Comment 5 Kevin Ballard 2008-11-11 14:18:55 PST
Perhaps you mean U+FEFF? U+FFDF is a reserved codepoint, U+FEFF is the zero-width no-break space.
Comment 6 Alexey Proskuryakov 2008-11-11 23:16:07 PST
(In reply to comment #4)
> If "&#xD834;&#xDF67;" is treated as &#x1D367;,  it's also a bug.

This was done to match Firefox in bug 6446. I see that Firefox has changed now; we should check what IE does. But let's not discuss it here - this bug is about disappearing text.

(In reply to comment #5)
> Perhaps you mean U+FEFF? U+FFDF is a reserved codepoint

This was supposed to be U+FFFD REPLACEMENT CHARACTER.
Comment 7 Jungshik Shin 2008-11-12 11:34:10 PST
(In reply to comment #6)
> (In reply to comment #4)
> > If "&#xD834;&#xDF67;" is treated as &#x1D367;,  it's also a bug.
> 
> This was done to match Firefox in bug 6446. I see that Firefox has changed now;
> we should check what IE does. But let's not discuss it here - this bug is about
> disappearing text.

Ok. I've just filed bug 22210 about NCRs with surrogate code points.
 
> (In reply to comment #5)
> > Perhaps you mean U+FEFF? U+FFDF is a reserved codepoint
> 
> This was supposed to be U+FFFD REPLACEMENT CHARACTER.

Oops. sorry for correcting it. that's what I meant. 
 

Comment 8 Jungshik Shin 2008-11-24 22:32:08 PST
Fixing bug 22210 (reverting the patch for bug 6446) 'takes care of' this issue as well. 
Comment 9 Jungshik Shin 2008-11-24 23:21:59 PST
Created attachment 25476 [details]
test in UTF-16LE with a lone surrogate codepoint 

The file is in UTF-16LE with BOM at the beginning. Instead of an invalid NCR for a surrogate codepoint, this file has an unpaired surrogate code point, '0xD835' in UTF-16 ( 0x35 0xD8 ).  What follows after that becomes invisible. 

Even if we take care of the original issue by not allowing NCRs for surrogate codepoints, this issue won't be fixed. And, it should be fixed.
Comment 10 mitz 2008-11-25 00:20:47 PST
WidthIterator::advance() bails out on an unpaired surrogate. Is it its (and the complex text code paths) behavior that needs to be changed or do such encoding errors be fixed at a higher level?
Comment 11 Alexey Proskuryakov 2008-11-25 01:12:01 PST
There may be multiple definitions of correctness in this case, but Firefox 3 draws a custom picture for an unpaired surrogate (at least, I do not know where else this "D835" picture could come from). We could probably just draw a glyph for unpaired surrogate from LastResort font.

**Data lines**
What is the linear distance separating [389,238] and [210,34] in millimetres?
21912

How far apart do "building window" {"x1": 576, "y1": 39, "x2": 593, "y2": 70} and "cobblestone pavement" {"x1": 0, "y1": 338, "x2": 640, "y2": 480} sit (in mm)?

**Task requirements**
Name each person who posted a comment in the bug thread, listing each once in order of their first comment.

**Full response**
Kevin Ballard, Alexey Proskuryakov, Jungshik Shin, mitz